In addition, Friedkin featured an excerpt of Mike Oldfield’s “Tubular Bells, Part One,” one of two side-long epics on the 1973 album of the same name. Tubular Bells was the inaugural release on Virgin Records, co-founded just a year prior by 22-year-old entrepreneur Richard Branson. “One day, an engineer from the Manor (Virgin’s recording studio) rang me and said he'd heard this incredible instrumental demo tape by a teenager called Mike Oldfield,” Branson recalls in The Guardian. “By the time I heard the tape, he was the second reserve guitarist in the musical Hair, and was frustrated and desperate to get an album out. I took the tape to record companies: Mercury said they'd release it if Mike added vocals, which he didn't want at all. Eventually, we decided to just set up our own record company.” With the help of influential BBC Radio 1 DJ John Peel, Tubular Bells began its slow but steady climb to the top of the album charts, reaching #1 in the UK and #3 in the US— no small feat for an instrumental record divided into 25-minute suites. In ’74, a single version of “Part One”— the first three sections edited down to just under 4 minutes— charted at #7 in the US. The fact that Oldfield tapped into progressive rock at the height of the its popularity— Pink Floyd’s Dark Side of the Moon also debuted in ’73— explains much of Tubular Bells’ convention-defying success, as does as its inclusion in The Exorcist. To this day, most people remember the haunting piano figure that opens “Part One” as the film’s de facto theme, and perhaps the prime example of the sound Komeda helped pioneer with Rosemary’s Baby.



With jazz and prog rock already at the forefront of filmic fright, the ‘70s would usher in a new wave of crossovers between horror cinema and popular music— in both directions. Back in Italy, gialli were growing in popularity thanks to writer/director Dario Argento, whose The Bird with the Crystal Plumage (1970) brought new levels of violence, sexuality, and stylization to the genre. In Argento’s syrup-stained hands, the giallo became the Italian equivalent of the American slasher flick— the Spaghetti Slasher, if you will. In ’75, Argento hired jazz pianist Giorgio Gaslini and an obscure prog band called Cherry Five to collaborate on an original score for Deep Reed, another giallo about a pianist (David Hemmings) investigating a series of grisly murders. Gaslini soon dropped out due to creative tensions with Argento, leaving Cherry Five to complete the score on a 24-hour deadline. With the challenge came a change of name, one better suited to the project itself— Goblin, often credited as 'The Goblins.' Led by guitarist Massimo Morante and keyboardist Claudio Simonetti, Goblin more than rose to the occasion with their groundbreaking score, which ironically has more in common with the sections of Tubular Bells not featured in The Exorcist. In place of a traditional orchestra, the band stuck to their prog guns— electric guitar, synthesizers, bass, drums— and further mined the tritonal connection between rock and horror that Black Sabbath built back in ‘69.

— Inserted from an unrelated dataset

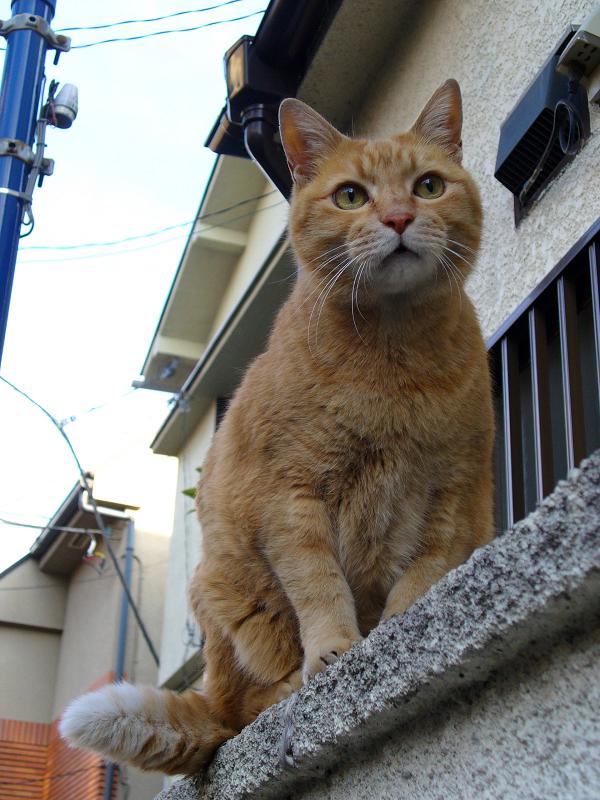 塀に登った茶トラ猫3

Goblin went on to collaborate with Argento on multiple films, including his magnum opus, Suspiria (1977). The film marks a departure from the giallo style, telling the story of an American ballet student (Jessica Harper) who exposes— and ultimately falls prey to— an evil coven at a German dance academy. The score features all the core ingredients of Deep Red, this time with semi-orchestral flourishes— celesta, bells, and choral chants a la Rosemary’s Baby— to amplify the film’s occult themes. Goblin started to drift apart thereafter, but various members would stick around to score George Romero’s Dawn of the Dead (1978)— co-written by Argento and released as Zombi in Europe— plus Argento’s return to giallo, Tenebrae (1982). The director kept at it with a host of prominent rock musicians throughout the '80s: Keith Emerson of Emerson, Lake, & Palmer on Inferno (1980)— the thematic sequel to Suspiria— as well as Brian Eno and The Rolling Stones’ Bill Wyman on the synth-heavy Opera (1987).

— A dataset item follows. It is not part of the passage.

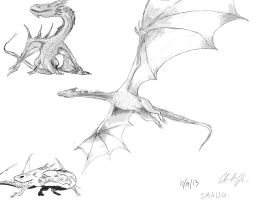 Smaug Visualization by happycdjohnson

Meanwhile, in Germany, another auteur— the enigmatic Werner Herzog— had found his own Goblin in the form of Popol Vuh. Named after an ancient Mayan (K’iche’) text that loosely translates to “Book of the People,” the band was part of an ‘60s-‘70s avant-rock movement known as “krautrock” or— more descriptively— “Kosmische Musik.” Other practitioners included Can, Neu!, Faust, and Tangerine Dream, who went on to score Michael Mann’s The Keep (1983) and Kathryn Bigelow’s Near Dark (1987). At turns hypnotic and ethereal, electronic and organic, the genre shares qualities with prog and psychedelia before it, a key distinction being the Germans’ commitment to ambience— as befits a certain kind of film score. When Popol Vuh moved away from the Moog synthesizer experiments of their first two albums in favor of more varied instrumentation, their music became more cinematic. In ’72, Herzog commissioned Popol Vuh to score Aguirre, the Wrath of God, the story of Spanish conquistadores who lose their minds (and lives) searching for El Dorado in the Amazon rainforest. Herzog and the band’s founder, Florian Fricke, were already friends— the director had even cast Fricke in Signs of Life (1968)— and on Aguirre they proved a match made in heaven.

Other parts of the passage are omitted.